Preston's sister is the pianist and songwriter Jan Preston. She has one daughter, the actor Chelsie Preston Crayford, who was born in 1987.

Career
Preston's first film was All The Way Up There (1979). As a producer she has contributed to the award-winning feature documentaries Punitive Damage (1999) and Coffee, Tea or Me? (2001) and Lands of our Fathers (executive producer). Her feature film Home By Christmas was a dramatised oral history based on her father's memories of his wartime experiences, contrasted with her mother's perspective. The music for the film was composed by her sister Jan Preston.

Her other feature films include Mr Wrong, Ruby and Rata, and the mini series Bread & Roses (with producer Robin Laing).  She was writer, director and producer of Perfect Strangers, a black comedy starring Sam Neill and Rachael Blake. In 1982 Gaylene directed a documentary called Making Utu about the making of Geoff Murphy's iconic feature Utu.

Preston chaired the Academy of Film and Television Arts (1997–99) and was a member of the board of the NZ Film Commission (1979–85) as well as chair of the Film Innovation Fund (1981–85).  She has been a member of the Board of New Zealand On Air (The NZ Broadcasting Commission), and in 2001 she was the first filmmaker to be made a Laureate by the New Zealand Arts Foundation, recognising her contribution to New Zealand film and television.

• **Written instruction A**:
Reproduce word for word the stretch of the Gaylene Preston biography from "Her other feature" through "iconic feature Utu.".
• **Written instruction B**:
In the Gaylene Preston biography, why did the New Zealand Arts Foundation make Preston a Laureate in 2001? Answer in one to three sentences.
• **Written instruction C**:
Continue the Gaylene Preston biography from its final sentence.
The material after this point is unrelated to the Gaylene Preston biography.

• **Dataset excerpts**:

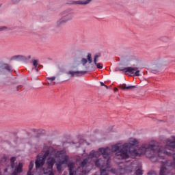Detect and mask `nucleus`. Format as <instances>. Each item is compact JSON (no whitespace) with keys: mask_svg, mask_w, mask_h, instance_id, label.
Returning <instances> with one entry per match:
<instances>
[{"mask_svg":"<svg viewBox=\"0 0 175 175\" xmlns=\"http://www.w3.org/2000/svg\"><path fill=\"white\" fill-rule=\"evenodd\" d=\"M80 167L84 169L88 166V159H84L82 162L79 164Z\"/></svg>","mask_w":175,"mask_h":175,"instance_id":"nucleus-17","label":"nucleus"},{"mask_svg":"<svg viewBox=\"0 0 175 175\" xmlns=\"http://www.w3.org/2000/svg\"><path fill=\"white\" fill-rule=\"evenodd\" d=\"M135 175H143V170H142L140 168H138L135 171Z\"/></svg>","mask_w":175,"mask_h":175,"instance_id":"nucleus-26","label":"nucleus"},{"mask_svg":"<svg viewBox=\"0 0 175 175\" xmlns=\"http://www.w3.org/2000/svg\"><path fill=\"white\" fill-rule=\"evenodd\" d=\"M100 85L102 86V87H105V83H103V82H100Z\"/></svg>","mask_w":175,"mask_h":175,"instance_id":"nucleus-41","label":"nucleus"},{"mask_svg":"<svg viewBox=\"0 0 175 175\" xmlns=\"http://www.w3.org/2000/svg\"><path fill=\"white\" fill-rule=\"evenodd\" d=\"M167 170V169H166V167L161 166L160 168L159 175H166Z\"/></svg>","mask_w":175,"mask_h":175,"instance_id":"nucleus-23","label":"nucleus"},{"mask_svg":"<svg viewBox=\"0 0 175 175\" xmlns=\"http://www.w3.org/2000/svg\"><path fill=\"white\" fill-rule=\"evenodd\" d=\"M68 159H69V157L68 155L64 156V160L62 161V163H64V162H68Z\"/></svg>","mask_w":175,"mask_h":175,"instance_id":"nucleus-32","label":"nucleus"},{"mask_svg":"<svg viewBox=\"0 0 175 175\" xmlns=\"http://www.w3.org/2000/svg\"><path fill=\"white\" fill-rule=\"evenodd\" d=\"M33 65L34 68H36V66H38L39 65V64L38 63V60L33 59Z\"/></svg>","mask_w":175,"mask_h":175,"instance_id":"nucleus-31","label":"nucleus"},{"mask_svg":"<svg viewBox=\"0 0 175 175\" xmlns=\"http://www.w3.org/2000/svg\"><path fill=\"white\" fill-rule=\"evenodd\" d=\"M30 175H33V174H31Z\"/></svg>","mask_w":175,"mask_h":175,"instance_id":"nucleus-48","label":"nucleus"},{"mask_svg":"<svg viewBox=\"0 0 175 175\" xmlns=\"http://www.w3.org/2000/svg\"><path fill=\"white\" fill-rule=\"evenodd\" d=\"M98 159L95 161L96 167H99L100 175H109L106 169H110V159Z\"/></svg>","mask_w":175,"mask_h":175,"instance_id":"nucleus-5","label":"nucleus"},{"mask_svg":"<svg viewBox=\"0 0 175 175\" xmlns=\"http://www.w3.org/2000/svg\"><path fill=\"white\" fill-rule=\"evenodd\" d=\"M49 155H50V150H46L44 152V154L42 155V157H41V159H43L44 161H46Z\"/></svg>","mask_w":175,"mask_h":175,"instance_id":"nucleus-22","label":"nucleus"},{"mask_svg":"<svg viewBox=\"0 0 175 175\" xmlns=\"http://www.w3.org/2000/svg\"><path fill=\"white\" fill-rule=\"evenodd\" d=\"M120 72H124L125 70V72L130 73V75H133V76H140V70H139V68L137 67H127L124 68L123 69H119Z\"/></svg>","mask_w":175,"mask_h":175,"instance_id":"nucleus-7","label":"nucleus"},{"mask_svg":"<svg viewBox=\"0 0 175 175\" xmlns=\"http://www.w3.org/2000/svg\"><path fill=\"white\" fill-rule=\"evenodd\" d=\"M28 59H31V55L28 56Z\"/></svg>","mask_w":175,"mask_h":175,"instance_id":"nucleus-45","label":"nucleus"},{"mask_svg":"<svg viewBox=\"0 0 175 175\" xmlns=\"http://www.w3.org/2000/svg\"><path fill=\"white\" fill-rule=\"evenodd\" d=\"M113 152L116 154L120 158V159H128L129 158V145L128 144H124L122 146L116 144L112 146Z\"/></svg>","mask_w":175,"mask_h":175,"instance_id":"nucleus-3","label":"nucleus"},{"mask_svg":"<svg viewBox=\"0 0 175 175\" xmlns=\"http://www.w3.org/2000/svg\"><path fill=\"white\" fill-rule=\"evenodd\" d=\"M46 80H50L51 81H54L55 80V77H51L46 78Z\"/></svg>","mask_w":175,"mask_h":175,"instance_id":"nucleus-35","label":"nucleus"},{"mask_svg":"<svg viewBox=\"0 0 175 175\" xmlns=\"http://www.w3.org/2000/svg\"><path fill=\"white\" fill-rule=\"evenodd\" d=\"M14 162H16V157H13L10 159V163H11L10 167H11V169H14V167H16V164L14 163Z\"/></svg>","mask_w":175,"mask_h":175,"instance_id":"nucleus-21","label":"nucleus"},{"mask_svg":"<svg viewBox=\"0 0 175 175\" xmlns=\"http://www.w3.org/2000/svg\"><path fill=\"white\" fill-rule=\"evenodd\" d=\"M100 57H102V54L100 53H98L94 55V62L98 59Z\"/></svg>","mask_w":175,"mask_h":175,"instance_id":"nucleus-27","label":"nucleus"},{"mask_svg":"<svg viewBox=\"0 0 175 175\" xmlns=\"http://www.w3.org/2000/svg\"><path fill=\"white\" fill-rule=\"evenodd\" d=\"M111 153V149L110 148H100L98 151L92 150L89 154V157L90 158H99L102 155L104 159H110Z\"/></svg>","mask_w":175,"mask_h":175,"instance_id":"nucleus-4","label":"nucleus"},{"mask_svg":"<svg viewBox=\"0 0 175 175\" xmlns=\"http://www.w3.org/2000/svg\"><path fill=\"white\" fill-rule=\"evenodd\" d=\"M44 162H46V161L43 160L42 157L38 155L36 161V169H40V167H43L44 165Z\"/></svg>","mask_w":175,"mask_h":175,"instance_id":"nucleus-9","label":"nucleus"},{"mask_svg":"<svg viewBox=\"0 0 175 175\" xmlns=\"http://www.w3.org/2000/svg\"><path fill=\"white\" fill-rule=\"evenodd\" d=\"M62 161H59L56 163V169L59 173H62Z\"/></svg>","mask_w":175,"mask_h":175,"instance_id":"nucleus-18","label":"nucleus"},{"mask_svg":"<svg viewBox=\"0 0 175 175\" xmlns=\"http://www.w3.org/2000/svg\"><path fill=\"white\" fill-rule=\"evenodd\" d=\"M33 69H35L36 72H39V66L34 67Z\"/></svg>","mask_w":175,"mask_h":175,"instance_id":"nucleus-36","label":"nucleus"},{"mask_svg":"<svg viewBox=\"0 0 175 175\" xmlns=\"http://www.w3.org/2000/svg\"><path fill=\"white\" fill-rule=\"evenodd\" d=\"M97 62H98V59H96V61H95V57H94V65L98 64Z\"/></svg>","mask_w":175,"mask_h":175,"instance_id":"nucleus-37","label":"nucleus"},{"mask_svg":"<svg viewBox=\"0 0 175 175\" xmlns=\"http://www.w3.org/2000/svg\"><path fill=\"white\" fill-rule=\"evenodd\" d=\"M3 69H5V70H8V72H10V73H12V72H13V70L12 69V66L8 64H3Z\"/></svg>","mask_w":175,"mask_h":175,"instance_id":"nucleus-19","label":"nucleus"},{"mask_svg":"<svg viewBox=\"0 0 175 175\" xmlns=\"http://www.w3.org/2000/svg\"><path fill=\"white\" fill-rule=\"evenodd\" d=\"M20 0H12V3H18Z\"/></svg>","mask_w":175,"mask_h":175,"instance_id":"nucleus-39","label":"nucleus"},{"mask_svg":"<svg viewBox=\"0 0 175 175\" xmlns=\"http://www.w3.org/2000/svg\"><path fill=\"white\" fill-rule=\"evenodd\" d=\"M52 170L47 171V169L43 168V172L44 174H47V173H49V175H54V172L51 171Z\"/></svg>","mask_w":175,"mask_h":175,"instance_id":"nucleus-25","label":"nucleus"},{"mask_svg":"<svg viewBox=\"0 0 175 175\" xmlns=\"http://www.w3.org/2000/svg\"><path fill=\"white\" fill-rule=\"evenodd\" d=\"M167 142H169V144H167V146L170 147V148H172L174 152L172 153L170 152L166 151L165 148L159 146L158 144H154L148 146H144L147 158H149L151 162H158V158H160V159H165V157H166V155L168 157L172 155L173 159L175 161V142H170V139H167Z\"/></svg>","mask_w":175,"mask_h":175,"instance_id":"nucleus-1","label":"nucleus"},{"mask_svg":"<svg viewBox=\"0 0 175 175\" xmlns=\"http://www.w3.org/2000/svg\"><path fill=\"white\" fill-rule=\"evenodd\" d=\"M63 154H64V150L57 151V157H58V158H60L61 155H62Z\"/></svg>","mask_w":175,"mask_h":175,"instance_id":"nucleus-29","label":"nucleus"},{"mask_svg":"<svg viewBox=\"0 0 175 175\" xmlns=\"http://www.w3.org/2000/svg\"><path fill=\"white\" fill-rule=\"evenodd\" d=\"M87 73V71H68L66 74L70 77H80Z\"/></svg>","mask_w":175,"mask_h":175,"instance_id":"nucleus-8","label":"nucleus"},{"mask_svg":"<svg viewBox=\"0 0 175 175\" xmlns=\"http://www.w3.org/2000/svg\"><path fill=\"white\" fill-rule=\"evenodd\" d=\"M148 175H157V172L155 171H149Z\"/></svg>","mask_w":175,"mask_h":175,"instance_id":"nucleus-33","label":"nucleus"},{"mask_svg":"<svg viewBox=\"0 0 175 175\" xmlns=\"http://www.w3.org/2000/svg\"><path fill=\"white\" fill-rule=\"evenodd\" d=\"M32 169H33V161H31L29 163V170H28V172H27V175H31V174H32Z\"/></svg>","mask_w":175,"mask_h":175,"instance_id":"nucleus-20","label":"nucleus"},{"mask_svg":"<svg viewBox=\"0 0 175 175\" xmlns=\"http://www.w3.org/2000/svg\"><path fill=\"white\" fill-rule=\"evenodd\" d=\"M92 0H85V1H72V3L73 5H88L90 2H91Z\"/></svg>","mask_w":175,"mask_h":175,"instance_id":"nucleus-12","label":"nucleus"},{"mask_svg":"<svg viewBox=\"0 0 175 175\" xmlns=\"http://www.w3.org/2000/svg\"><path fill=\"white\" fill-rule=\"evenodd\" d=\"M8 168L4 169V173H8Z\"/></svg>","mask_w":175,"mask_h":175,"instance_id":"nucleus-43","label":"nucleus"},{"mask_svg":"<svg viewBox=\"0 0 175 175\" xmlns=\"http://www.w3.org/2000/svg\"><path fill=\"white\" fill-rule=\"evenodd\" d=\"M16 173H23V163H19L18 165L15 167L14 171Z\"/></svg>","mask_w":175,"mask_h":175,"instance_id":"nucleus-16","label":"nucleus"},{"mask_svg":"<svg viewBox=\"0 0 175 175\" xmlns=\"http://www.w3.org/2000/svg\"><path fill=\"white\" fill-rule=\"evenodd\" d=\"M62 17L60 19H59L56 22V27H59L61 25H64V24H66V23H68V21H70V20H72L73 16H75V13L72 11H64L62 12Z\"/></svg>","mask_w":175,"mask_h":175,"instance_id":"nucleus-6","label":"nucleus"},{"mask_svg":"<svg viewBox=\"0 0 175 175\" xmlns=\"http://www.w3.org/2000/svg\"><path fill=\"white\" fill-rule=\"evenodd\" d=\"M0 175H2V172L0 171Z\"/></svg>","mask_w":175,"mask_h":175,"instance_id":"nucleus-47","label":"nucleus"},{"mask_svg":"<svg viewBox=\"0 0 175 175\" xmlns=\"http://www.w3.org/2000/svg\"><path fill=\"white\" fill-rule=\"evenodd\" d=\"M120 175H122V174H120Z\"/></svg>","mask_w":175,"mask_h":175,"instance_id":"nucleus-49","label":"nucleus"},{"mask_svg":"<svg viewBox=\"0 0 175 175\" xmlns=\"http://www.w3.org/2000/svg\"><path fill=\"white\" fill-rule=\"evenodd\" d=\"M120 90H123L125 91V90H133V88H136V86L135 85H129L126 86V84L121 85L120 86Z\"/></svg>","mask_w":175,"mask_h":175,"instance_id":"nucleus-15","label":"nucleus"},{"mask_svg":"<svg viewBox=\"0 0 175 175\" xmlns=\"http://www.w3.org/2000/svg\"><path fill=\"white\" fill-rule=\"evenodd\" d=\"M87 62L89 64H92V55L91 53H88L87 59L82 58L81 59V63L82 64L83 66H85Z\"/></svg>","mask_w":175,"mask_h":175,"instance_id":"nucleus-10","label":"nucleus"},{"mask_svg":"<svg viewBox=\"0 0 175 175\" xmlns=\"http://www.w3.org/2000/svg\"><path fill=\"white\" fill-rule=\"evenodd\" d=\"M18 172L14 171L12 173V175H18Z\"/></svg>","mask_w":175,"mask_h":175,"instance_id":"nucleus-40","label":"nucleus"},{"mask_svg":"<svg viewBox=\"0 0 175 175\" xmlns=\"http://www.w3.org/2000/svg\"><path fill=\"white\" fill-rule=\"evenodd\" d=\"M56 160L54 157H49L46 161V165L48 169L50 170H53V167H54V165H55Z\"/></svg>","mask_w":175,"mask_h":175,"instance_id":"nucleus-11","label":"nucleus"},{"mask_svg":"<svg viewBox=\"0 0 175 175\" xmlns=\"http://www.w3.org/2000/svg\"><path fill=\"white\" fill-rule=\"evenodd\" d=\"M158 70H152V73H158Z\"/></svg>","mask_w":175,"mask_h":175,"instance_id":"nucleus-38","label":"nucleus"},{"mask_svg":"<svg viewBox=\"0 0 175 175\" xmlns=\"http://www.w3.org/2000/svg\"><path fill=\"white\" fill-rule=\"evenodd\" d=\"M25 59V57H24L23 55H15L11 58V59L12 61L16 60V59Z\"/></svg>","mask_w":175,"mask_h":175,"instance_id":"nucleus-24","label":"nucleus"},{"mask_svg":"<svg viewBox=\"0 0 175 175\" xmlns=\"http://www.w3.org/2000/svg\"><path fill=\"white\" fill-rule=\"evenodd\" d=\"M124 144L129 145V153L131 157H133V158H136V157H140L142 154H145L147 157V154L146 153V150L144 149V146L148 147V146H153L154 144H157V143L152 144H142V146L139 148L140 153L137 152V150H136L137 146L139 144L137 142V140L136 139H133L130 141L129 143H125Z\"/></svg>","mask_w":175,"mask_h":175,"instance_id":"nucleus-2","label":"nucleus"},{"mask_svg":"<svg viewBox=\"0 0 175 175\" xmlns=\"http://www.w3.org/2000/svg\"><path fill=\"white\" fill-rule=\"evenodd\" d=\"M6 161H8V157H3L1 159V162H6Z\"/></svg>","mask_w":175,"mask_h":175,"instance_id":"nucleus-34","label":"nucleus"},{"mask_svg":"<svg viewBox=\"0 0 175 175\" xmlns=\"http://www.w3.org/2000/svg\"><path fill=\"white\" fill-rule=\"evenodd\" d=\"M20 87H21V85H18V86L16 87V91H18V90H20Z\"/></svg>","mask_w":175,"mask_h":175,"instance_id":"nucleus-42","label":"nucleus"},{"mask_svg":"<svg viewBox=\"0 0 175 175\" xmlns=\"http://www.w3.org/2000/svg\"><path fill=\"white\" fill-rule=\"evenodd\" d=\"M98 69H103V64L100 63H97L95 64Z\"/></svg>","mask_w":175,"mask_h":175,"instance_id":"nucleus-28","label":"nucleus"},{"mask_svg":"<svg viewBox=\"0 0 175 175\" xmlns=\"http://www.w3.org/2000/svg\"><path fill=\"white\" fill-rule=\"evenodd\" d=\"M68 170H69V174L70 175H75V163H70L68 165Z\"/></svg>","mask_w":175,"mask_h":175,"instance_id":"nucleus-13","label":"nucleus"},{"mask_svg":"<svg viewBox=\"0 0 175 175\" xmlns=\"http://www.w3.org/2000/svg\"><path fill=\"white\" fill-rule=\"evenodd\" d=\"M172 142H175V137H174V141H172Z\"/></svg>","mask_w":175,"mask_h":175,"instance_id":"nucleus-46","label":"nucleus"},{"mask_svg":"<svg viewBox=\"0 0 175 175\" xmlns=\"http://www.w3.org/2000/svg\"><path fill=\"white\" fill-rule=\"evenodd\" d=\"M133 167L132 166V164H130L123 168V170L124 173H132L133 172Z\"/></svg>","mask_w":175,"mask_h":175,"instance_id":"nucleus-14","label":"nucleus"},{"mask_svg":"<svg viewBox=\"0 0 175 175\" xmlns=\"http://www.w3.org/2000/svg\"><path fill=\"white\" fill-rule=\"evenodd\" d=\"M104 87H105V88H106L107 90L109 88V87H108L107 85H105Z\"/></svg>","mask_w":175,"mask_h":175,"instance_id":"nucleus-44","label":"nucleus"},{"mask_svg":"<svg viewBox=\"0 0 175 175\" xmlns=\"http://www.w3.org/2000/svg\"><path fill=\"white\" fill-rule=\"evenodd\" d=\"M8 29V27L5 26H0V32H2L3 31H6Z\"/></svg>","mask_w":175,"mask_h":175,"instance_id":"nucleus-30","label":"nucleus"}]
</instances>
==
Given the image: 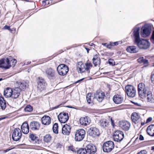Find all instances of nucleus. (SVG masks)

• **Task output A**:
Her other feature films include Mr Wrong, Ruby and Rata, and the mini series Bread & Roses (with producer Robin Laing).  She was writer, director and producer of Perfect Strangers, a black comedy starring Sam Neill and Rachael Blake. In 1982 Gaylene directed a documentary called Making Utu about the making of Geoff Murphy's iconic feature Utu.

• **Task output B**:
The New Zealand Arts Foundation made Preston a Laureate in recognition of her contribution to New Zealand film and television. She was the first filmmaker to receive that honor.

• **Task output C**:
In the 2002 New Year Honours, Preston was appointed an Officer of the New Zealand Order of Merit, for services to film making, and in 2016, she received the New Zealand Women of Influence Award for Arts and Culture in recognition of her work on New Zealand-focused films and documentaries.

In May 2011 she publicly protested plans for Wellington Airport to erect a Wellywood sign on the hill beside the Miramar Cutting, the highest-profile industry opponent of this initiative.

Preston was awarded the Lia Award at the Stranger with my Face film festival in Tasmania in 2017. The award recognises an influential and innovative figure in the field of genre storytelling. At the festival they screened Gaylene's film Mr Wrong and Perfect Strangers, which were reviewed in depth by Lauren Carroll Harris for Real Time.

She wrote, directed and produced Hope and Wire (2014) a drama mini series about the aftermath of the 2010/2011 Christchurch earthquakes.

Preston's most recent documentary feature film My Year with Helen (2017) premiered at the Athena Film Festival in February 2018.

In the 2019 New Year Honours, Preston was appointed a Dame Companion of the New Zealand Order of Merit, for services to film.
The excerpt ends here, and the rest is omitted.